Set task 1 >> Format the entries as a Markdown table with the columns "Row" and "Line". Start at the line containing "What distance would" and continue through the last line of the entries, including both ends and omitting blank lines.

Document segment >>
------
While the self-awareness experienced by the machines of Westworld is still in the future, today we all need to be talking about the intersection of smartness and devices, whether it’s across robotics, autonomous devices, smart home, or the Internet of Things.

Inside the head of AI

There are many kinds of AI, and they each need different techniques and technologies. Reactive machines we can do well today using rules-based AI. A reactive machine perceives and reacts to stimuli but has no internal concept of itself or the world. Systems we are involved in today, like autonomous cars, go beyond this to have a sense of time and memory, which they need to keep track of real-world objects and events. But they don’t really have what we would call experience – they aren’t learning to handle new situations, just to improve their handling of known ones.

To go beyond this, AI needs not just a system of functions but a ‘Mind’ that can adjust and learn – and even ultimately achieve consciousness and have an original thought, a concept of others, and finally self-awareness. The technology for this is not impossible to conceive of today – it is basically advanced handling of memory, learning, and decision-making – all areas that AI researchers currently work in, though without so far the success and sophistication to build fully aware AI.

At Imagination, we are using our PowerVR GPU compute technology to help drive the machine learning revolution.
------
Provided material >>
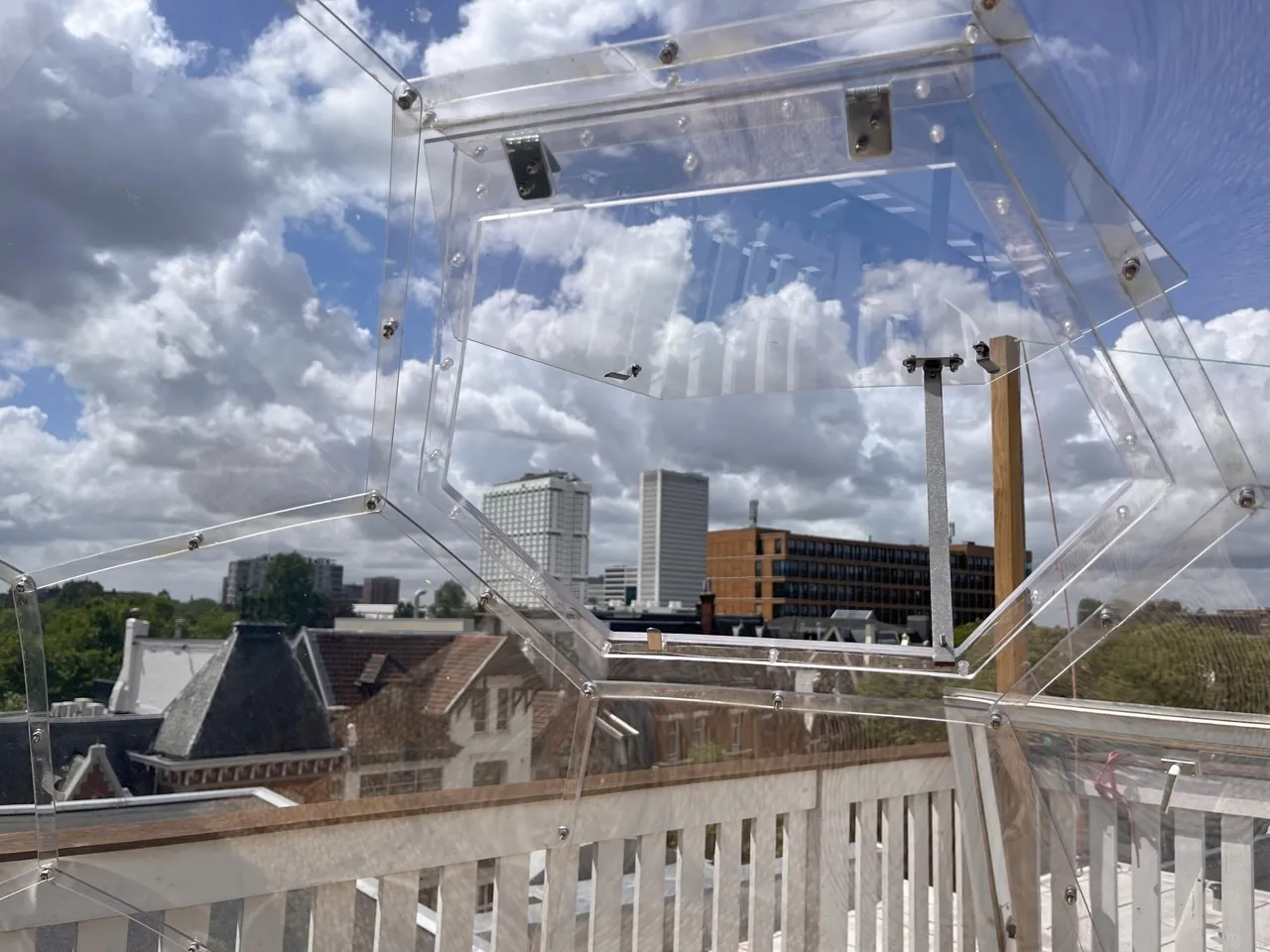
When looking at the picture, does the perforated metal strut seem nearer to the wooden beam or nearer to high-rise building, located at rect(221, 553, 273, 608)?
the wooden beam

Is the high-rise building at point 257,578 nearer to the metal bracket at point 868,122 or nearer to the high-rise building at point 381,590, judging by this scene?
the high-rise building at point 381,590

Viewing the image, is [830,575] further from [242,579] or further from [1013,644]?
[242,579]

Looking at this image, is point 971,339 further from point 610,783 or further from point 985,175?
point 610,783

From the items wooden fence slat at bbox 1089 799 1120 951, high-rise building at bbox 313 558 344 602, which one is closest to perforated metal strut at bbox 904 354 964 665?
wooden fence slat at bbox 1089 799 1120 951

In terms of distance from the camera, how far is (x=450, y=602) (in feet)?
4.87

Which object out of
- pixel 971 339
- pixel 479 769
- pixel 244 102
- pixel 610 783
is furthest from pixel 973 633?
pixel 244 102

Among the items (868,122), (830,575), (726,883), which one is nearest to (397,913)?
(726,883)

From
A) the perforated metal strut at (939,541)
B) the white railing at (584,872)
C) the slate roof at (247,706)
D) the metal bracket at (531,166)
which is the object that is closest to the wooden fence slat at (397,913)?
the white railing at (584,872)

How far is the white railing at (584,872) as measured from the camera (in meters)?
1.37

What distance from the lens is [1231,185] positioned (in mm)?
1228

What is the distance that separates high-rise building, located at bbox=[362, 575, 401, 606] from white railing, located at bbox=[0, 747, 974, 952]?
29 cm

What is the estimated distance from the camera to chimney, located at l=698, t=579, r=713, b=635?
1.53m

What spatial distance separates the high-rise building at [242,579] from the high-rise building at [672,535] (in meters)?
0.53

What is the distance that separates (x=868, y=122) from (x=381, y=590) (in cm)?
93
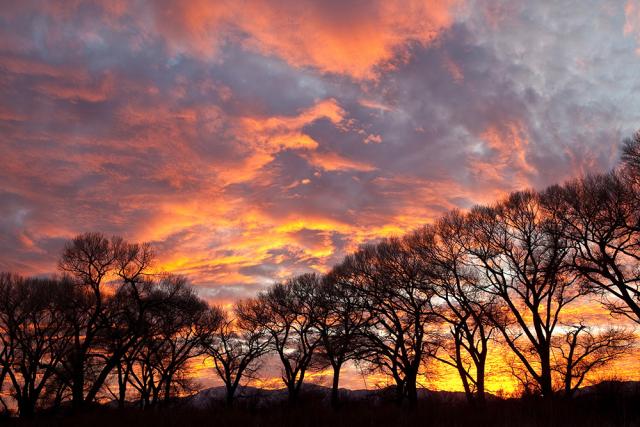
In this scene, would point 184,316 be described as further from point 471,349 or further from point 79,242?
point 471,349

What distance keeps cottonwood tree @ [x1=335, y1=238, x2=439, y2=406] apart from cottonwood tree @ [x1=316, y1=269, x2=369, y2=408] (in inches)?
22.3

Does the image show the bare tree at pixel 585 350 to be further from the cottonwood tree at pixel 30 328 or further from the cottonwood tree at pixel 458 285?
the cottonwood tree at pixel 30 328

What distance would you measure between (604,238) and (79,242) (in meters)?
28.7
------
Set task 2 >> Write out the full AI passage word for word.

Task response 1 >>
| Row | Line |
|---|---|
| 1 | What distance would you measure between (604,238) and (79,242) (in meters)? |
| 2 | 28.7 |

Task response 2 >>
While the self-awareness experienced by the machines of Westworld is still in the future, today we all need to be talking about the intersection of smartness and devices, whether it’s across robotics, autonomous devices, smart home, or the Internet of Things.

Inside the head of AI

There are many kinds of AI, and they each need different techniques and technologies. Reactive machines we can do well today using rules-based AI. A reactive machine perceives and reacts to stimuli but has no internal concept of itself or the world. Systems we are involved in today, like autonomous cars, go beyond this to have a sense of time and memory, which they need to keep track of real-world objects and events. But they don’t really have what we would call experience – they aren’t learning to handle new situations, just to improve their handling of known ones.

To go beyond this, AI needs not just a system of functions but a ‘Mind’ that can adjust and learn – and even ultimately achieve consciousness and have an original thought, a concept of others, and finally self-awareness. The technology for this is not impossible to conceive of today – it is basically advanced handling of memory, learning, and decision-making – all areas that AI researchers currently work in, though without so far the success and sophistication to build fully aware AI.

At Imagination, we are using our PowerVR GPU compute technology to help drive the machine learning revolution.